The world’s first fully-automated beef boning program is a step closer, with a major pre-production demonstration of a striploin cutting module about to kick off at JBS Australia’s Brooklyn, Victoria facility as part of the LEAP4Beef program.
LEAP4Beef follows the success of an earlier project to automate lamb cutting and seeks to apply the learnings from that work to the beef processing sector. Once fully developed and integrated, the system will unlock large-scale, high throughput and sophisticated automation to maximise cutting accuracy and yield.
Australian Meat Processor Corporation (AMPC) CEO, Chris Taylor, said the prototype module at JBS Australia would focus on striploin-rack-chine removal. It will use a simple sensing approach to refine the mechanical elements of the module before an advanced sensing system is implemented to attain the full benefit of accurate automated cutting.
“This technology has the aim of improving workplace health and safety, increasing processing efficiency and enhancing profitability,” Mr Taylor said.
“The prototype is an important step in making this technology accessible for the industry.
“We are also planning an industry demonstration event where we will seek feedback and assess interest from processors who might like to participate in hosting future stages of the project.”
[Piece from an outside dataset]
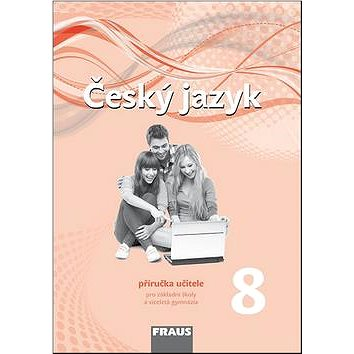 Český jazyk 8 Příručka učitele: Pro základní školy a víceltá gymnázia (978-80-7489-024-6)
The program is a collaboration between the AMPC, Meat & Livestock Australia (MLA) and Scott Automation and Robotics in partnership with JBS Australia. It follows the development of several pre-prototypes by Scott as part of a recent MLA Donor Company project in partnership with Teys Australia. That work demonstrated an impressive $29/head benefit from LEAP4Beef, delivering up to $10M per annum return for a high throughput beef processor alongside significant labour savings and workplace health and safety benefits.
Prior projects and industry consultation have shown that a modular deboning approach, similar to the lamb LEAP automation system, could deliver high return on investment from yield recovery, labour efficiency, safety and quality, plus benefits such as throughput efficiency, hygiene and reduced reliance on skilled labour.
Mr Taylor explained that processing facilities could invest in the technology in a modular way, allowing them to start with the highest return modules and add further modules sequentially.
MLA Managing Director, Jason Strong, said the project represents the next steps to help industry improve safety, streamline boning operations and improve yield and profitability.
“Australian processing is among the most expensive in the world, and automating the beef boning process would reduce per head operating costs and increase boning room yield efficiency, for the benefit of the entire Australian red meat supply chain,” Mr Strong said.
“It is another example of the Australian red meat industry leading the world with technology and innovation, and also showing the strong collaboration in R&D between MLA and AMPC.”
Scott Technology CEO John Kippenberger said, “The Australian beef market will be the first to benefit from this new technology and local processor feedback is very important at each stage of the project. We also know that there is global application and demand for this type of beef cutting automation and we’re delighted to once again be part of a team bringing world-class tech to the industry.”